SUPPLIED DATA -

◆ ◆ ◆

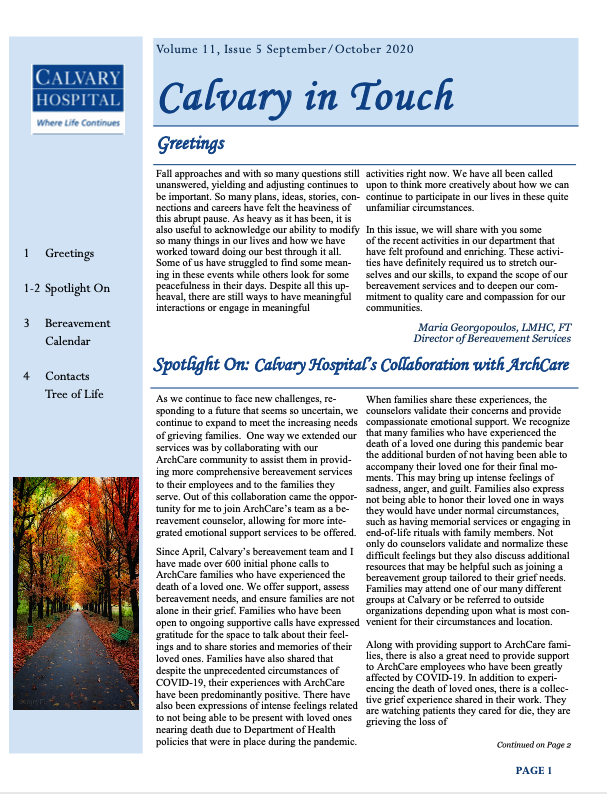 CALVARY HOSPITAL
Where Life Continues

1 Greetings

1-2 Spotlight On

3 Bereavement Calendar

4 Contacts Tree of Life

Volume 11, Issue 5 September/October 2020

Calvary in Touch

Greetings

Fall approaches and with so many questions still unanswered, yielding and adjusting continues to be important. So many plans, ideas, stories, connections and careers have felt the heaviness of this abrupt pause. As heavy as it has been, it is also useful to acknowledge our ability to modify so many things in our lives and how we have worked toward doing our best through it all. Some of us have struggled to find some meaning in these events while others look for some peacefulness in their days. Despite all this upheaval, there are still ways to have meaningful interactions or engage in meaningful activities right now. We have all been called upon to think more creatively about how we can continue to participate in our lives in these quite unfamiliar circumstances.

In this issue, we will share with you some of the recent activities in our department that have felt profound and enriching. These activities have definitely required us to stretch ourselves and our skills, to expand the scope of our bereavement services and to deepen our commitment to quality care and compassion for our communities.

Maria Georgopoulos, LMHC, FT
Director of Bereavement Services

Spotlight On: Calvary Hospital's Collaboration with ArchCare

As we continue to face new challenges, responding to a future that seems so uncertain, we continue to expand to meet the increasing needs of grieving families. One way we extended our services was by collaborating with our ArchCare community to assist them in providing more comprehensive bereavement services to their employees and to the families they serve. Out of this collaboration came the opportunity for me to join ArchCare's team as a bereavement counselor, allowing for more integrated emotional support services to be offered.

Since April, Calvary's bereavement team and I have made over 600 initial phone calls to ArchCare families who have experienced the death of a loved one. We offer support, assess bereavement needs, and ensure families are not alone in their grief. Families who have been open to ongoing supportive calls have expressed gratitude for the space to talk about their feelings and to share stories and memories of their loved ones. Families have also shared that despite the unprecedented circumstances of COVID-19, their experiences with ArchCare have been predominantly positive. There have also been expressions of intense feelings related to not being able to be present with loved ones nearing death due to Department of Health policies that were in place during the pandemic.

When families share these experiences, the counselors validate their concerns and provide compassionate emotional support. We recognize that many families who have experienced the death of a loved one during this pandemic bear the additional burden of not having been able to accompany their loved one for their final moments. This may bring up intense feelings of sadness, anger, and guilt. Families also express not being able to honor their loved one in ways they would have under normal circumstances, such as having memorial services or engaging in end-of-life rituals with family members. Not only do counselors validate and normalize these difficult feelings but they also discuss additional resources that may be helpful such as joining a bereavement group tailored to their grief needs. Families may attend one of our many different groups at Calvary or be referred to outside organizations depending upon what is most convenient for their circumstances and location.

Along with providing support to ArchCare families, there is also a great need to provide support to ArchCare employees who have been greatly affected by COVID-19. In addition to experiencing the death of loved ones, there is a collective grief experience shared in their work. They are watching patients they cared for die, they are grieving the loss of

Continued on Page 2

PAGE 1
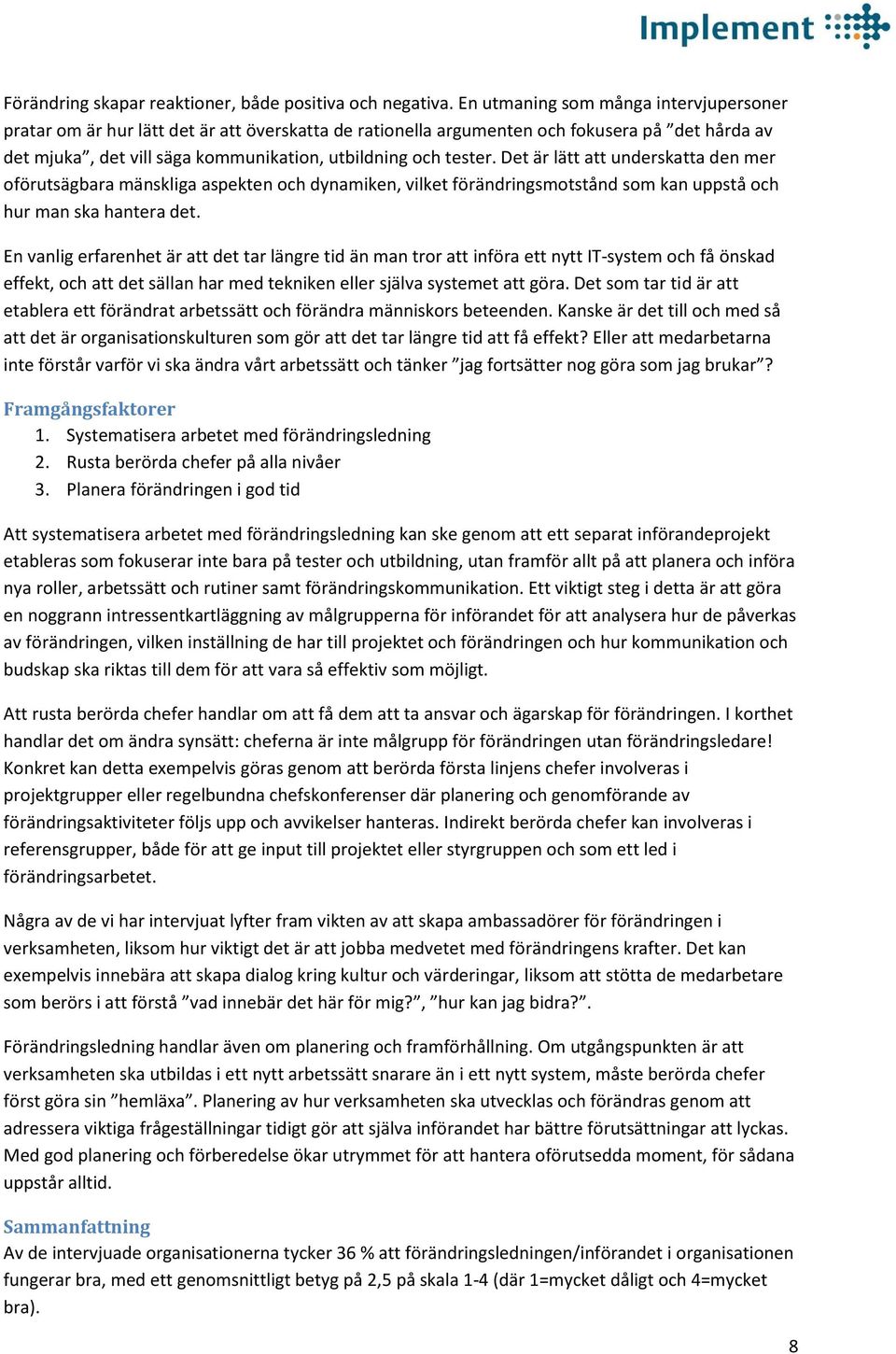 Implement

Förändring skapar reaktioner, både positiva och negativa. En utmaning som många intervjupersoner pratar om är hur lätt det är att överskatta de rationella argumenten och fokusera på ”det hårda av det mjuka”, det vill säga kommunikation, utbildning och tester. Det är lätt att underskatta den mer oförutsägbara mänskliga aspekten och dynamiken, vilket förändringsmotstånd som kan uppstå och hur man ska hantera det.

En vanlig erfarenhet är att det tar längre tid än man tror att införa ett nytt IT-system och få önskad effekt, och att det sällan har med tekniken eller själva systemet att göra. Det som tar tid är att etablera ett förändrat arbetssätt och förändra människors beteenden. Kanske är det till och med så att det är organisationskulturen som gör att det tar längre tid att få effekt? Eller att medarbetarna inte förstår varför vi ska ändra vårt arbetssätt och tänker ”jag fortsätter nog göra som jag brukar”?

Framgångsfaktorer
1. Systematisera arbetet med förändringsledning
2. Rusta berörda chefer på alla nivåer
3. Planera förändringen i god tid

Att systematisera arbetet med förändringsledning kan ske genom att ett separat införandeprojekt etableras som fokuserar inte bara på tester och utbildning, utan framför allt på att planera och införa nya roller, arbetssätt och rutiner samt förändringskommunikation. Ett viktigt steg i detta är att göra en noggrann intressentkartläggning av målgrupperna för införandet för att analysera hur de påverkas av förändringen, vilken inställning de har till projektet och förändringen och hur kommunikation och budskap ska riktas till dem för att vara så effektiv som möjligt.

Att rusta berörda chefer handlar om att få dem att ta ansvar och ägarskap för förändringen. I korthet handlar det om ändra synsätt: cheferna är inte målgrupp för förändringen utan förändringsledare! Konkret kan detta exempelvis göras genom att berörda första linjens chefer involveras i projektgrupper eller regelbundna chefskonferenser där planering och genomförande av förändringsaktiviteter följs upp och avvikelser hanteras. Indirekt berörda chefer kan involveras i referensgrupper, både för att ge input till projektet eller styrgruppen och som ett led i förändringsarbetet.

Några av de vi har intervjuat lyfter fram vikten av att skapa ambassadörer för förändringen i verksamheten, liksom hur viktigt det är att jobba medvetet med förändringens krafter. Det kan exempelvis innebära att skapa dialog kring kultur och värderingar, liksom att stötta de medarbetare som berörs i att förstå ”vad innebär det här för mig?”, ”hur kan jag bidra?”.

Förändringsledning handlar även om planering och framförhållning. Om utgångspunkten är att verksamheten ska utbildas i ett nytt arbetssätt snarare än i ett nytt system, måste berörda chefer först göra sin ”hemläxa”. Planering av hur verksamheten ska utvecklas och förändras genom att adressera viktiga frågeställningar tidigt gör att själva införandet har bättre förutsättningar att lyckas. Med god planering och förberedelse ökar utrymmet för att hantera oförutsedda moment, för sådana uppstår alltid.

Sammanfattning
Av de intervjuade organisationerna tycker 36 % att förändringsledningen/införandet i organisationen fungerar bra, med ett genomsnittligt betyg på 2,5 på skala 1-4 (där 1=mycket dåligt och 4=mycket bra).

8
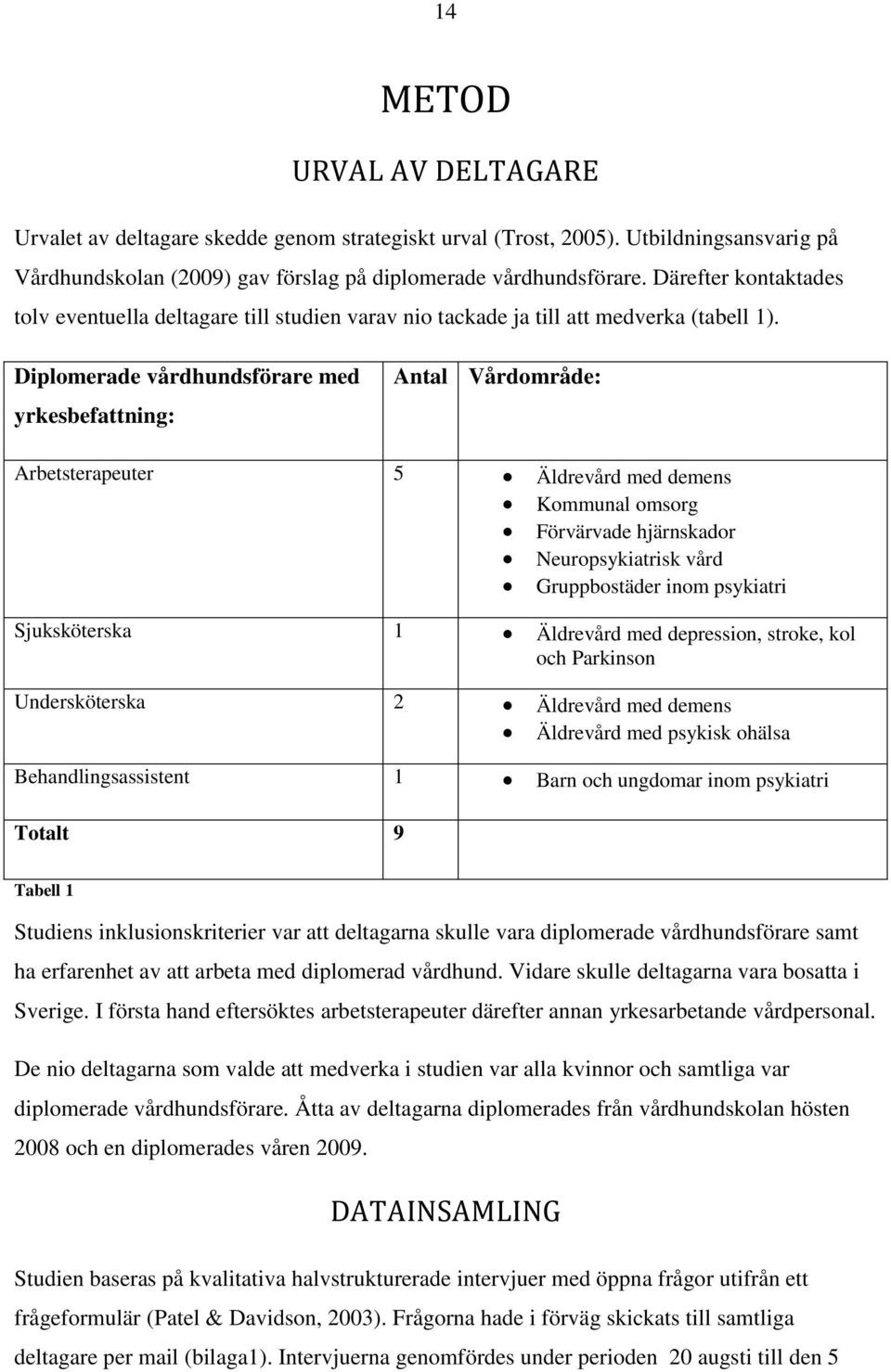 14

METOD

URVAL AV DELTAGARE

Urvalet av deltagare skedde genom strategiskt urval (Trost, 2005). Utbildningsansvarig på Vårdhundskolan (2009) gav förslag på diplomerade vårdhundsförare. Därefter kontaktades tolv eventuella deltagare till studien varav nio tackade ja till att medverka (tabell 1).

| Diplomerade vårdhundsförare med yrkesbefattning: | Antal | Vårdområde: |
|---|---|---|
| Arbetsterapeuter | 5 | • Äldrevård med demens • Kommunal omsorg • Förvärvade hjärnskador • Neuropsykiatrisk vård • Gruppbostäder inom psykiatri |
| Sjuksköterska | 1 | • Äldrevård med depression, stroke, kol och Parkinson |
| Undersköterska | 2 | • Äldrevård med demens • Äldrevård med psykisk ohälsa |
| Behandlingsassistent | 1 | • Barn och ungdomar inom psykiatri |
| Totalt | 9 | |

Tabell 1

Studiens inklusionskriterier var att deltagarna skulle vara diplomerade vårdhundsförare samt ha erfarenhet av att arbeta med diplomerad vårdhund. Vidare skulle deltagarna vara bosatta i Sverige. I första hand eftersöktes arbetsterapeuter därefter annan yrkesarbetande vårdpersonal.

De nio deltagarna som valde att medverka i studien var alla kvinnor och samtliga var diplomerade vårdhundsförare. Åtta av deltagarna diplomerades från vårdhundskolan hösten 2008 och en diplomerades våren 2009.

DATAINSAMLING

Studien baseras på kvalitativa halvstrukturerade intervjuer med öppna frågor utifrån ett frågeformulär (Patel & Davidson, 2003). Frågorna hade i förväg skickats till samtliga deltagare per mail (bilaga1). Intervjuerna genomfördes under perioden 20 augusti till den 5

◆ ◆ ◆

WHAT THIS TASK INVOLVES - Only one stretch of the records above is wanted: the lines between the one holding "Calvary in Touch" and the one holding "Spotlight On: Calvary", inclusive, reproduced exactly.

ANSWER FOR THE TASK -
Calvary in Touch

Greetings

Fall approaches and with so many questions still unanswered, yielding and adjusting continues to be important. So many plans, ideas, stories, connections and careers have felt the heaviness of this abrupt pause. As heavy as it has been, it is also useful to acknowledge our ability to modify so many things in our lives and how we have worked toward doing our best through it all. Some of us have struggled to find some meaning in these events while others look for some peacefulness in their days. Despite all this upheaval, there are still ways to have meaningful interactions or engage in meaningful activities right now. We have all been called upon to think more creatively about how we can continue to participate in our lives in these quite unfamiliar circumstances.

In this issue, we will share with you some of the recent activities in our department that have felt profound and enriching. These activities have definitely required us to stretch ourselves and our skills, to expand the scope of our bereavement services and to deepen our commitment to quality care and compassion for our communities.

Maria Georgopoulos, LMHC, FT
Director of Bereavement Services

Spotlight On: Calvary Hospital's Collaboration with ArchCare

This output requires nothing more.